Justice Johnson’s opinion also flags a circumstance when reassignment often is appropriate — when a second (or third) appeal (and remand) is necessary because the first trial court judge reaches precisely the same result reversed on the first appeal:
In Solis-Diaz, we granted reassignment where the same judge that originally sentenced the defendant was assigned to resentence the defendant after an appeal, the judge imposed the same sentence at resentencing, and then a subsequent appeal required the same judge to resentence that same defendant a third time, because we found the record reflected the sentencing judge’s “frustration and unhappiness at the Court of Appeals requiring him to address anew [the defendant’s sentence].”5
I have previously written in this column about the appellate “guardrails” in place to help prevent or limit such “repeat” appeals. The substantive “fix” — the law of the case doctrine — is well-established and well-used; the procedural fix — a RAP 12.9 motion to recall the mandate — much less so.6 And the reluctance of many potential appellants to proceed with an appeal once they know any remand will likely be to the same trial court judge suggests that some litigants, at least, have little confidence that “the law” will govern any decision after reversal. Nevertheless, Justice Johnson’s cogent explanation of the reasons why remand of even the “best” appeal is usually to the same trial court judge in Gator’s Guns was welcome.
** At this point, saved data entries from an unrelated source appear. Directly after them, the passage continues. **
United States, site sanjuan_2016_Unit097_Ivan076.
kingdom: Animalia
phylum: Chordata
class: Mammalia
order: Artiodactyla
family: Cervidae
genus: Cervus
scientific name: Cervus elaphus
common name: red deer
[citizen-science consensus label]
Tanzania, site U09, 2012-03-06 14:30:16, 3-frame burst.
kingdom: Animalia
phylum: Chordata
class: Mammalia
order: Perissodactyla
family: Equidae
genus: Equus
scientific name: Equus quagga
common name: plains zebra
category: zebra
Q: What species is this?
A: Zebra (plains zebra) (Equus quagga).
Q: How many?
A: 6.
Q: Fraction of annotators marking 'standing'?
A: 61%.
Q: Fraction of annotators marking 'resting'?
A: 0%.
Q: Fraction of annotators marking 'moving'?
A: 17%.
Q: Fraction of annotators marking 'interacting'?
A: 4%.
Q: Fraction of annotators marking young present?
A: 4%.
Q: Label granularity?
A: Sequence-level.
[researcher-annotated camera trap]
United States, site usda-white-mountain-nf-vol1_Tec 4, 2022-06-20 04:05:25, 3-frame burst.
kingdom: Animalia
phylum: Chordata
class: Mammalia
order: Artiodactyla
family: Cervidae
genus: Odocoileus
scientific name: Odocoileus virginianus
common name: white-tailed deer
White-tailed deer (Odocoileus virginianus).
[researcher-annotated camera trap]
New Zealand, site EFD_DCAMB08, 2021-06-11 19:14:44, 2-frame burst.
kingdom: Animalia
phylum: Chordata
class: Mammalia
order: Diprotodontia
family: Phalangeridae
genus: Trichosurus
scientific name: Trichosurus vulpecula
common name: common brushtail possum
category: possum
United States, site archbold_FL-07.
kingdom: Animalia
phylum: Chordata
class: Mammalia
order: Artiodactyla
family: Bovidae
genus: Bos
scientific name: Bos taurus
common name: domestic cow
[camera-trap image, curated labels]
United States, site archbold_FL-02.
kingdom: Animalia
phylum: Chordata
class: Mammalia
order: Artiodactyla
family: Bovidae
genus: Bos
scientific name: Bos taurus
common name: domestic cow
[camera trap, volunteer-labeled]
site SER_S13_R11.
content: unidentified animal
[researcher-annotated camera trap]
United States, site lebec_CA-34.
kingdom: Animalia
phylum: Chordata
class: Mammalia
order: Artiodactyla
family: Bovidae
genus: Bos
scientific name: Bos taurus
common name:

Catherine W. Smith is a principal in Smith Goodfriend. She founded the Washington Appellate Lawyers Association and is a Past President of the American Academy of Appellate Lawyers. She can be reached at cate@washingtonappeals.com.
1 State v. Gator’s Custom Guns, Inc., __ Wn.3d __, __ P.3d __, 2025 WL 1337218 (May 8, 2025).
2 Gator’s Custom Guns, 2025 WL 1337218 at *6, quoting State v. McEnroe, 181 Wn.2d 375, 387, 333 P.3d 402 (2014) (footnotes omitted).
3 Gator’s Custom Guns, 2025 WL 1337218 at *6, quoting State v. Solis-Diaz, 187 Wn.2d 535, 540, 387 P.3d 703 (2017).
4 Gator’s Custom Guns, 2025 WL 1337218 at *6.
5 Gator’s Custom Guns, 2025 WL 1337218 at *6, quoting Solis-Diaz, 187 Wn.2d at 541 (brackets in original).
6 Catherine Smith, “Once More, With Feeling” — Law of the Case and Motions to Recall the Mandate, King County Bar Association’s Bar Bulletin (Nov. 1, 2021), available at www.washington
appeals.com/_ARTICLES/2111-Once_More_With_Feeling-Catherine_Smith.pdf.